CS1400 Lab #13: Implementing the Token Machine Class

Introduction

Many of the programs that you will create from now on will contain two objects that work together to complete the work of the application:

  1. A Domain object
  2. A Form object

It is important to note that each object has an important role to play, and the roles must not be confused. The domain object is so named because it contains data and methods that belong to the domain of the application. For example, in a bookstore application you would see domain objects that represent books. A book class would contain data members that describe the book, e.g. the book's author, its title, the publisher, and how much it costs. Methods in the Book Class are used to manipulate and manage the data in the book class. For example, you might have a method that sets the Price of the book. We sometimes use the term business logic to talk about the work that methods in a domain class do.

Domain objects know nothing about the user interface. It is the Form object that defines and manages the user interface. The Form object contains the GUI components (Buttons, TextBoxes, MenuItems, etc.), and event handlers. The Form class knows nothing about what is inside of the domain objects or how domain objects do their work. The responsibility of the Form is to show the user the graphical user interface and respond to events that are generated at the interface.

Before you proceeed, carefully study the code in the example provided here to make sure that you understand this important relationship.

Adding a Domain Class

In this lab you will learn how to add a domain class to a WindowsForms Application. Remember that the code in the Form class is responsible for managing the user interface. All of the business logic in your program will reside in the domain classes you add to your program. Take careful notes on how you write this code as any programs you write from now on that use a graphical user interface will follow this pattern.

A Token Machine

Here is a design for a token dispensing machine class. You designed a similar class in your last lab. This class only has two data members; the number of tokens it contains and the number of quarters it contains. There are five operations you can do on this machine. These are represented by the following methods:

TokenMachine( ): The constructor that is used to initialize the data members of a TokenMachine object.

GetToken( ): You get a token by putting a quarter in the machine. The number of tokens in the machine is reduced by one, and the number of quarters in the machine is increased by one.

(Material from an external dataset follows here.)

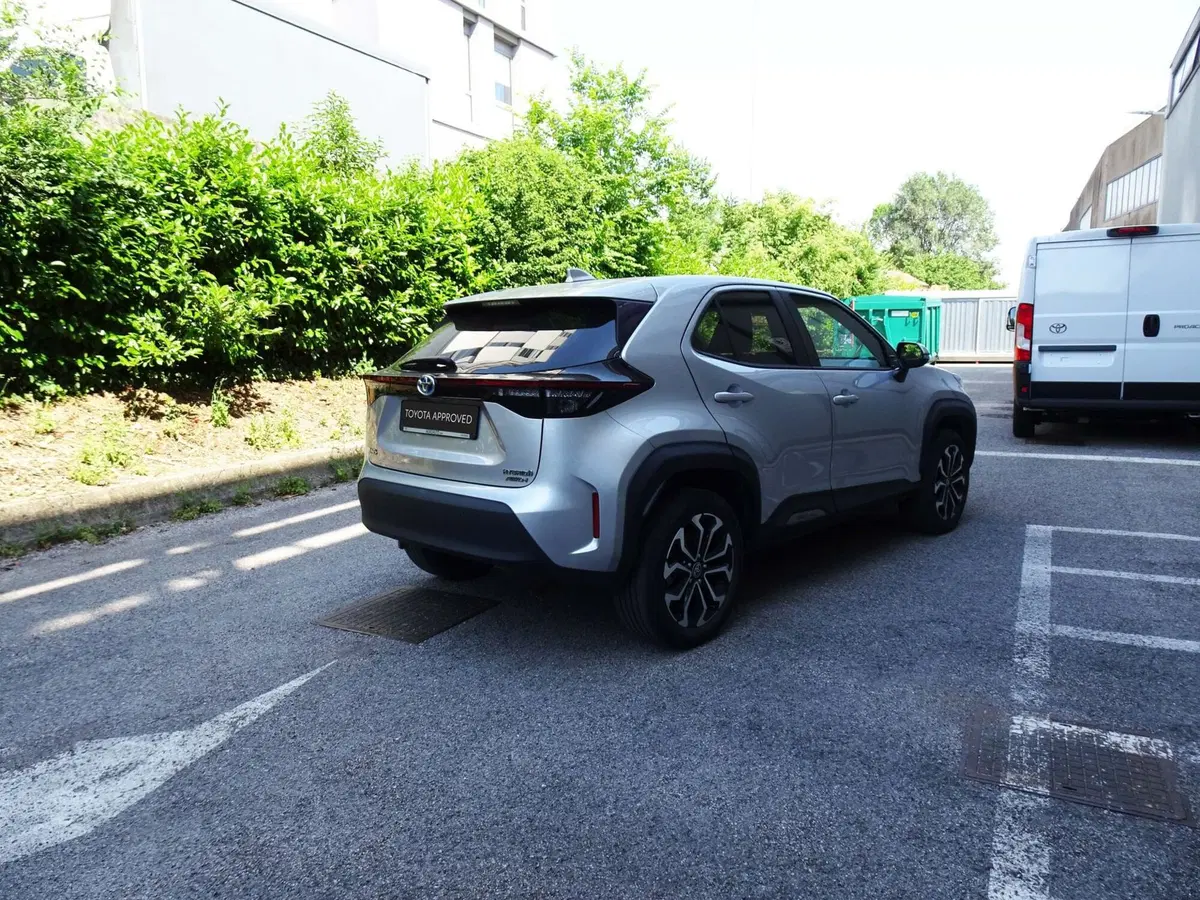 Toyota Yaris Cross usata a Treviso (5)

CountTokens( ): Returns the number of tokens that are in the machine.

CountQuarters( ): Returns the number of quarters that are in the machine.

Reset( ): The reset operation removes all of the quarters and fills the machine with tokens. For this class we will assume that the machine holds 100 tokens.

Designing the GUI

Start Visual Studio and create a new Windows Form Application. Name your project TokenMachine. Lay out a user interface for your project. It need not look like the example shown below, but it should have the same functionality and by intuitive to use.

Writing the Code

In this project we are going to create a domain class that represents a TokenMachine and connect it to the graphical user interface. To do this, carefully follow these steps:

  1. On the Visual Studio MenuBar, click on Project->Add Class. You should see a DialogBox like this:

  2. Click on Class (the top item in the List)
  3. Name your class TokenMachine.cs and click on the Add Button in the bottom right corner of the dialog box.
  4. A new class file will be added to your project.
  5. Using the UML Class Diagram as your guide, fill in the code for the Token Machine class.
  6. Now look at the code for the Form. This file should be named Form1.cs.
    1. Just inside the Form1 class declaration add a line of code to create a reference to a TokenMachine object. The code will look like this:

      public partial class Form1 : Form
      {
         // a class level reference to a token machine
         private TokenMachine tm;

    2. In the constructor for the Form, create a new Token machine object and call its Reset method. The code will look like this:

      public Form1()
      {
         InitializeComponent();
       
         // create a token machine object
         tm = new TokenMachine();
         tm.Reset();

    Add event handlers for the Exit Menu item and the About Menu item.

    Add an event handler for the Get Token Button. This Button will call the GetToken method in your token machine class and then update the TextBoxes to show the new values.

    Add an event handler for the Reset Button. The reset Button will call the Reset method in your token machine class and update the TextBoxes to show the current values.

    Sample Executable

    A sample executable file can be found here. Your program should work in a similar manner.

    Questions

    When you submit your program, add a comment to your submission that includes the answers to the following questions.

    Question #1: In this lab, you should have created a Form class and a Domain class. In your own words, tell me what the main job of the domain class is.

    Question #2: In your own words, tell me what the main job of the Form class is.

    File(s) to Submit:

    Place your complete project folder in a zip file and name the zip file lab_13_your-initials_V1.0.zip. For example, I would name my file lab_13_RKD_V1.0.zip. Submit this assignment as Lab #13 on Canvas.

    Grading Guidelines

    Description Points possible

    Assignment meets grading guidelines:
    o Class diagram contains a declaration that this is your own work.
    o Assignment has been properly submitted to Canvas

    2

    Your program works like the sample program provided.

    3

    The questions at the end of the lab have been correctly answered.